» **CONSEGNA**
Raccogli dai dati riportati sotto ogni riga in cui compare la stringa "terms".

Record da una raccolta di dati:
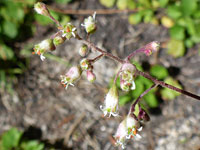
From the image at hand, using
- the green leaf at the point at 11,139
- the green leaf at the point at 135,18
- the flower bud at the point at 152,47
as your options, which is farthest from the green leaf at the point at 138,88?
the green leaf at the point at 11,139

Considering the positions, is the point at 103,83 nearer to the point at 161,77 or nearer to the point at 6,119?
the point at 161,77

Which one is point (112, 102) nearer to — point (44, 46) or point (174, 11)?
point (44, 46)

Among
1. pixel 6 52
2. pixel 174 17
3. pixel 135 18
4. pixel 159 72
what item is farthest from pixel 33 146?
pixel 174 17

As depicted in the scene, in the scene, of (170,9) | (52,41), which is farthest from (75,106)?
(170,9)

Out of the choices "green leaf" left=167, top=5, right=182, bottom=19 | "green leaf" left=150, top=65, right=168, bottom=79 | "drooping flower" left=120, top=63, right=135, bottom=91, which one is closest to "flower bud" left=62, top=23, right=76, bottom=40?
"drooping flower" left=120, top=63, right=135, bottom=91

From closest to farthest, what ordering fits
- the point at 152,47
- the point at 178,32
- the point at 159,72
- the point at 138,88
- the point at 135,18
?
the point at 152,47 < the point at 138,88 < the point at 159,72 < the point at 178,32 < the point at 135,18

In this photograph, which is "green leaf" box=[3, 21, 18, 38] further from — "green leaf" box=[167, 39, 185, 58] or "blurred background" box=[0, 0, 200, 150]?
"green leaf" box=[167, 39, 185, 58]

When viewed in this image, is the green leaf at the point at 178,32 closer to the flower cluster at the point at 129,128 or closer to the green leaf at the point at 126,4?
the green leaf at the point at 126,4
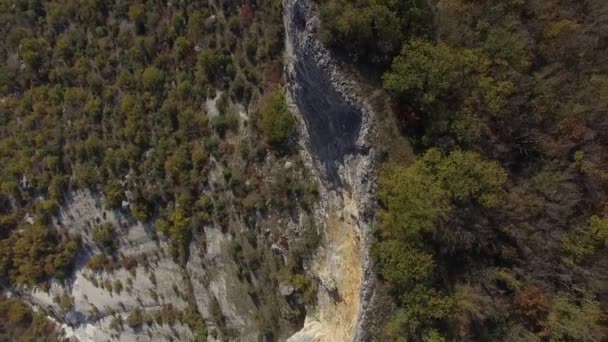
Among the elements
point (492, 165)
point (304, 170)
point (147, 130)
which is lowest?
point (304, 170)

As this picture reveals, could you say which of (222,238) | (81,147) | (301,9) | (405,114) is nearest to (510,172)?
(405,114)

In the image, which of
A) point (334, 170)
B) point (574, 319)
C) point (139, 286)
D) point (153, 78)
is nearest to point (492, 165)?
point (574, 319)

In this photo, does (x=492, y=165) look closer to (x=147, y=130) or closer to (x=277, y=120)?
(x=277, y=120)

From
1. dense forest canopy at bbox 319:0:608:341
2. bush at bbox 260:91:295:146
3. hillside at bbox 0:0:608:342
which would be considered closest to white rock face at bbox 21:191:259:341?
hillside at bbox 0:0:608:342

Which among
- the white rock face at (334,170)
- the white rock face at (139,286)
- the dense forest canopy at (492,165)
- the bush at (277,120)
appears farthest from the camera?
the white rock face at (139,286)

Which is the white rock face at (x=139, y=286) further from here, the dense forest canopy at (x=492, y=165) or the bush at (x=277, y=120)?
the dense forest canopy at (x=492, y=165)

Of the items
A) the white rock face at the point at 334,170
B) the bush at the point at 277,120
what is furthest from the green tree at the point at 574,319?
the bush at the point at 277,120

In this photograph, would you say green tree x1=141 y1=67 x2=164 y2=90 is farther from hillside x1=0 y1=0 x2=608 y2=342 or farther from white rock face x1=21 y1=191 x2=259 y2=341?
white rock face x1=21 y1=191 x2=259 y2=341

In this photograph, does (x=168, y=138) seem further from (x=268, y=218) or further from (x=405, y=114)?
(x=405, y=114)
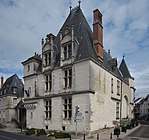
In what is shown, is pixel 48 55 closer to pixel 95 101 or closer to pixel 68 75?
pixel 68 75

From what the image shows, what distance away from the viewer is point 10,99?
53.4m

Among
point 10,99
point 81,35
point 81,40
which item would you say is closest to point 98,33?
point 81,35

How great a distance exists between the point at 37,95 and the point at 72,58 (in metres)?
8.55

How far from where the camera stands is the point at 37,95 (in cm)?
3262

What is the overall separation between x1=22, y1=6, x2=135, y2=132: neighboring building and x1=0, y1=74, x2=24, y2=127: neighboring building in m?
19.6

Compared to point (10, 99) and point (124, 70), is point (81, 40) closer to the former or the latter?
point (124, 70)

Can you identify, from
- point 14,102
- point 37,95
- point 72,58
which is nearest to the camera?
point 72,58

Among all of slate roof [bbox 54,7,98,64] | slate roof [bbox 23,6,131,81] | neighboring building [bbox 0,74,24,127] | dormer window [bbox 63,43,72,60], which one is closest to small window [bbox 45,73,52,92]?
slate roof [bbox 23,6,131,81]

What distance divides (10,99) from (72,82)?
3017 centimetres

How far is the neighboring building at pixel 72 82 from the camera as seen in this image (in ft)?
85.8

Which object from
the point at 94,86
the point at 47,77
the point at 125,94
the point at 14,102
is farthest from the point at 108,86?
the point at 14,102

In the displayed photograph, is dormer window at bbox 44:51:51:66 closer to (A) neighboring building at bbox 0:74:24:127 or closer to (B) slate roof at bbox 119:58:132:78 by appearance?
(B) slate roof at bbox 119:58:132:78

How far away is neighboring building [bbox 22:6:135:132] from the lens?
2616 centimetres

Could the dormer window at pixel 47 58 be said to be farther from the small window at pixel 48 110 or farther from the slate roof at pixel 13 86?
the slate roof at pixel 13 86
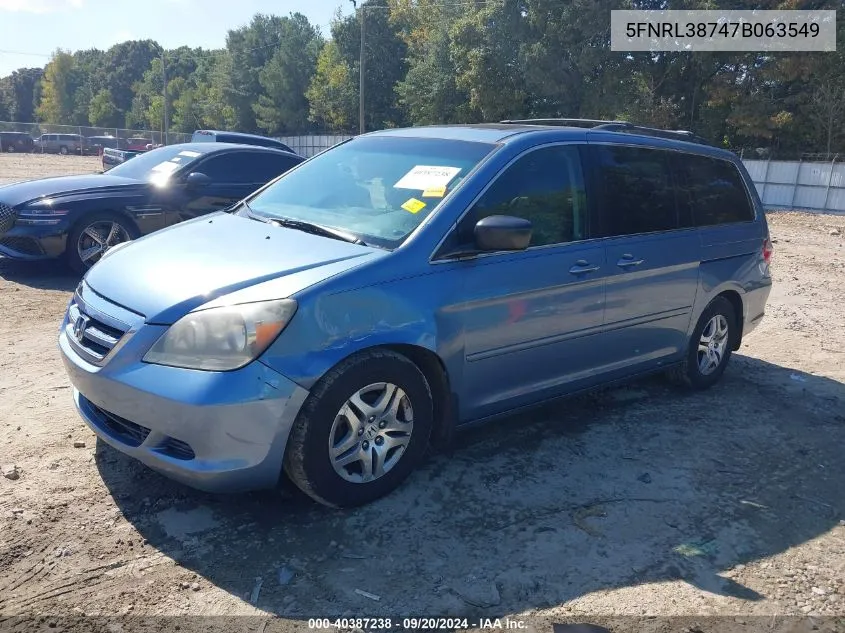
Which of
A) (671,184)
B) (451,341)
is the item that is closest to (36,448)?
(451,341)

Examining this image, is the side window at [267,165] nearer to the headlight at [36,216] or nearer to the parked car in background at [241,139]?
the parked car in background at [241,139]

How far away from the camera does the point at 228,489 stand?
309 centimetres

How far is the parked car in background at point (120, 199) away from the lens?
7.73m

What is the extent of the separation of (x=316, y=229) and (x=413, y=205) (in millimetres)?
548

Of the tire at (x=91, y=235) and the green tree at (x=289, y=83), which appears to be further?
the green tree at (x=289, y=83)

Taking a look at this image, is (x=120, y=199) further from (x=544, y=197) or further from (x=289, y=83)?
(x=289, y=83)

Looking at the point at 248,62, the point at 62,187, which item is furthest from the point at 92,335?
the point at 248,62

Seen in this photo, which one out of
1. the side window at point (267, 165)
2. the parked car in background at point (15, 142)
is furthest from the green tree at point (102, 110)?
the side window at point (267, 165)

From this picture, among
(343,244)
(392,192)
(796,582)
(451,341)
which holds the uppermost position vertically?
(392,192)

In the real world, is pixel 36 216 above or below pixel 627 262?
below

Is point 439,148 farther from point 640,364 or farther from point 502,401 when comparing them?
point 640,364

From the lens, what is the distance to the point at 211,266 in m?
3.44

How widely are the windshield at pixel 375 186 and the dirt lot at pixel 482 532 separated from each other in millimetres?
1394

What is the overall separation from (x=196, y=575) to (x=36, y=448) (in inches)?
62.9
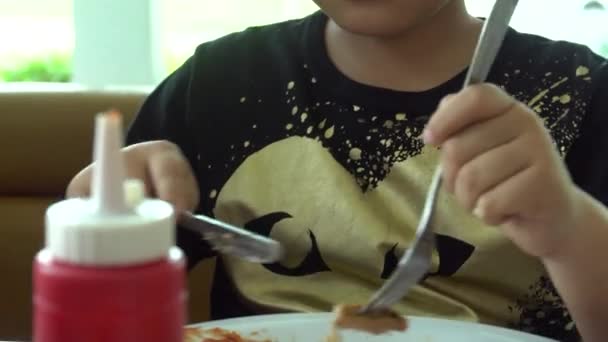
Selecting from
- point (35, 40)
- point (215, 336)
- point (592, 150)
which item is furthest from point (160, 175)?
point (35, 40)

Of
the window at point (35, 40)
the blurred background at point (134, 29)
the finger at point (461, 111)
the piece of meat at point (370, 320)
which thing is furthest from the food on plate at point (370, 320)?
the window at point (35, 40)

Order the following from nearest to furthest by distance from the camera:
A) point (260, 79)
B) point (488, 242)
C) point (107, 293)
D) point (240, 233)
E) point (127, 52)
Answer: point (107, 293) < point (240, 233) < point (488, 242) < point (260, 79) < point (127, 52)

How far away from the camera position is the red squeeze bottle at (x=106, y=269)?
285 mm

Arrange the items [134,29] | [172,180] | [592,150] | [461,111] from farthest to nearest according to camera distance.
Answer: [134,29] → [592,150] → [172,180] → [461,111]

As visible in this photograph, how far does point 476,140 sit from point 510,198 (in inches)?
1.6

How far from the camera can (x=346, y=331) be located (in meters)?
0.55

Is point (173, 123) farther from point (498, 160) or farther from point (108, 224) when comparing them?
point (108, 224)

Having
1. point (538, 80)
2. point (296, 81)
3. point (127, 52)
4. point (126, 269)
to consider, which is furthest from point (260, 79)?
point (127, 52)


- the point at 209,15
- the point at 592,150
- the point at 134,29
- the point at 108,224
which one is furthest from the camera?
the point at 209,15

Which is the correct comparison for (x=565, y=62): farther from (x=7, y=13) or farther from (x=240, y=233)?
(x=7, y=13)

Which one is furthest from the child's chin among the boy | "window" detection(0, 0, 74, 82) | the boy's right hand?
"window" detection(0, 0, 74, 82)

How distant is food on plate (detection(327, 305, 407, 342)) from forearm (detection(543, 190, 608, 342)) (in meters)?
0.12

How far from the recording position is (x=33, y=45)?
164 cm

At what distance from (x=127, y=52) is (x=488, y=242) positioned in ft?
3.06
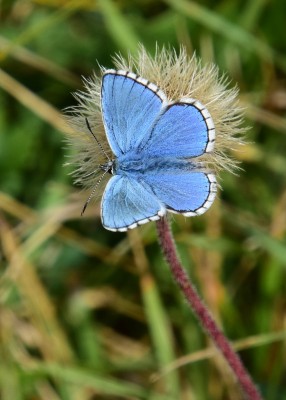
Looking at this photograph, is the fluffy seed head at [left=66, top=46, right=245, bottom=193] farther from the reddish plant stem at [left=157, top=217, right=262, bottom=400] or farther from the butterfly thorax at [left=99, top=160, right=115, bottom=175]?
the reddish plant stem at [left=157, top=217, right=262, bottom=400]

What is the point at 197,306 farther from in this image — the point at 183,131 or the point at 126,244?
the point at 126,244

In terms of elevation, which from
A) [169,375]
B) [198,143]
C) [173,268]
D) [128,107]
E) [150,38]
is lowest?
[169,375]

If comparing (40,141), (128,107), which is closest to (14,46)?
(40,141)

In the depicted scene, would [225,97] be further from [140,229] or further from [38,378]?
[38,378]

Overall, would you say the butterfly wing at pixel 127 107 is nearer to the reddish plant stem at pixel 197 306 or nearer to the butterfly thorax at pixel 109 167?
the butterfly thorax at pixel 109 167

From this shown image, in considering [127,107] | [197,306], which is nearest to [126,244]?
[197,306]

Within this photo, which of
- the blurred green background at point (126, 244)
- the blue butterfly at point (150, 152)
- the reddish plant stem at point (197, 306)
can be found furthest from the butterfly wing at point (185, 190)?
the blurred green background at point (126, 244)
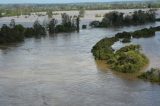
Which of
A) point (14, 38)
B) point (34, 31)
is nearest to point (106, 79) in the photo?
point (14, 38)

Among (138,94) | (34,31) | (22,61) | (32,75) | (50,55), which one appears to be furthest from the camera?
(34,31)

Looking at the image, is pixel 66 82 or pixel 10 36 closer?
pixel 66 82

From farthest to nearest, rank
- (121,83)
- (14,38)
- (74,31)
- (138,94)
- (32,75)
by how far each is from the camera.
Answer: (74,31) < (14,38) < (32,75) < (121,83) < (138,94)

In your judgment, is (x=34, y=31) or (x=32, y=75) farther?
(x=34, y=31)

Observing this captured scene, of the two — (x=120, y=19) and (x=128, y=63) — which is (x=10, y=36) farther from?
(x=120, y=19)

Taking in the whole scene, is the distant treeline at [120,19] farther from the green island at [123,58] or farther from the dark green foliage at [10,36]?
the green island at [123,58]

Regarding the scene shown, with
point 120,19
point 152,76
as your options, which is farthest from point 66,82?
point 120,19

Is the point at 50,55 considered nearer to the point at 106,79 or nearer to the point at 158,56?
the point at 158,56

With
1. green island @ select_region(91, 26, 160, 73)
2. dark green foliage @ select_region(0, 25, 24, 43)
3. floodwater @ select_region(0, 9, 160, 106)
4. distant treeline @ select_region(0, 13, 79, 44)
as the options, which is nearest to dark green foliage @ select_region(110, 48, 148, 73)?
green island @ select_region(91, 26, 160, 73)
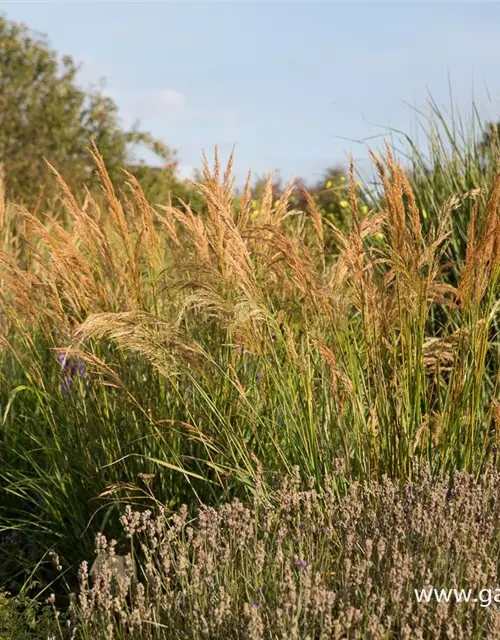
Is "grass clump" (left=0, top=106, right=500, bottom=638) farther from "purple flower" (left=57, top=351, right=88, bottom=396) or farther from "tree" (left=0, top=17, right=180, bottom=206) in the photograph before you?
"tree" (left=0, top=17, right=180, bottom=206)

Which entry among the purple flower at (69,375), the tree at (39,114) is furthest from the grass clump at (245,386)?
the tree at (39,114)

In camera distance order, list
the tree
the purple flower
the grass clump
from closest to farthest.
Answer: the grass clump, the purple flower, the tree

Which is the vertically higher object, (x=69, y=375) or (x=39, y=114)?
(x=39, y=114)

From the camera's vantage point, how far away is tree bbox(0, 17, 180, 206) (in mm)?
14648

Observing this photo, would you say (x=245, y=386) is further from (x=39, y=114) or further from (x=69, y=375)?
(x=39, y=114)

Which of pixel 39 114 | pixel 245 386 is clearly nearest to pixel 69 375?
pixel 245 386

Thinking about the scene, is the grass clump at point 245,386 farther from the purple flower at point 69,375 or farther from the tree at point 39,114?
the tree at point 39,114

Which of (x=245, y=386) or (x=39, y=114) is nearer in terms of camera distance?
(x=245, y=386)

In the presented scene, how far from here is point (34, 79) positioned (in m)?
15.6

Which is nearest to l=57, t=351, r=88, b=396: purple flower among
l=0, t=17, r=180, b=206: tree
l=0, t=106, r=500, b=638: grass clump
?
l=0, t=106, r=500, b=638: grass clump

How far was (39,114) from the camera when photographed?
50.3 feet

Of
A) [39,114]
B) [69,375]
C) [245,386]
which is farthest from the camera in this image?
[39,114]

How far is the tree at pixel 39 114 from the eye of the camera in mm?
14648

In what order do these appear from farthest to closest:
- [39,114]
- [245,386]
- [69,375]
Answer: [39,114], [69,375], [245,386]
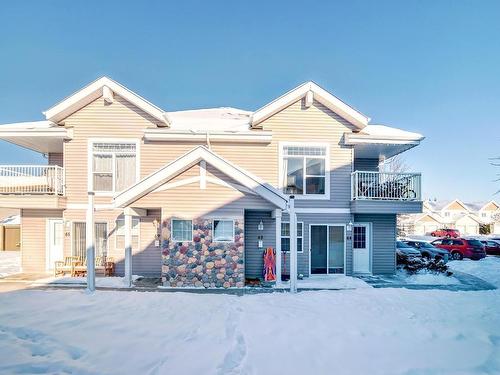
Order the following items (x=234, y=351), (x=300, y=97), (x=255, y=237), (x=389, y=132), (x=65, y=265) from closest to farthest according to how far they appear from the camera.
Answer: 1. (x=234, y=351)
2. (x=65, y=265)
3. (x=255, y=237)
4. (x=300, y=97)
5. (x=389, y=132)

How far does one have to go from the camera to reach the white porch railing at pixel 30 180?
11.2m

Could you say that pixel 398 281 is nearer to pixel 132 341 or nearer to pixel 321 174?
pixel 321 174

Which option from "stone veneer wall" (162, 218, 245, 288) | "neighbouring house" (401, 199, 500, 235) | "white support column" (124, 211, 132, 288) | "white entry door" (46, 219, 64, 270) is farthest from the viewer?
"neighbouring house" (401, 199, 500, 235)

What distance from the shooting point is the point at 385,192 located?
11891 millimetres

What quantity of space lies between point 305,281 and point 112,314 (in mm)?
6647

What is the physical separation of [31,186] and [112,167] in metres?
3.22

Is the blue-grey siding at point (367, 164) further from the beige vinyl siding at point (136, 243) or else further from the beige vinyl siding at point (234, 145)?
the beige vinyl siding at point (136, 243)

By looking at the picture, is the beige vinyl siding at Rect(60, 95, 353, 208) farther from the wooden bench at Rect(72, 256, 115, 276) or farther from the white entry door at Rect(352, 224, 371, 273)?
the wooden bench at Rect(72, 256, 115, 276)

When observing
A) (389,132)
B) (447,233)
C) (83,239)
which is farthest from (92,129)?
(447,233)

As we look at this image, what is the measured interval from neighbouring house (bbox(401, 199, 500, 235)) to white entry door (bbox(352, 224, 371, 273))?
33.5m

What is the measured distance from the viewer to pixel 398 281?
11.0 m

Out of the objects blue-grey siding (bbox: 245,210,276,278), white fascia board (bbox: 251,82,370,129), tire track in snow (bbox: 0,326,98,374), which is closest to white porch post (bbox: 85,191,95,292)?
tire track in snow (bbox: 0,326,98,374)

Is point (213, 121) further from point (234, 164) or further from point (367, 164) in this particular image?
point (367, 164)

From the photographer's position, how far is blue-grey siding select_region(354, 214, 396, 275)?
12305 mm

» **COMPITO SVOLTO**
In terms of elevation, which from
Which of (x=245, y=386) or (x=39, y=114) is nearer in terms of camera distance?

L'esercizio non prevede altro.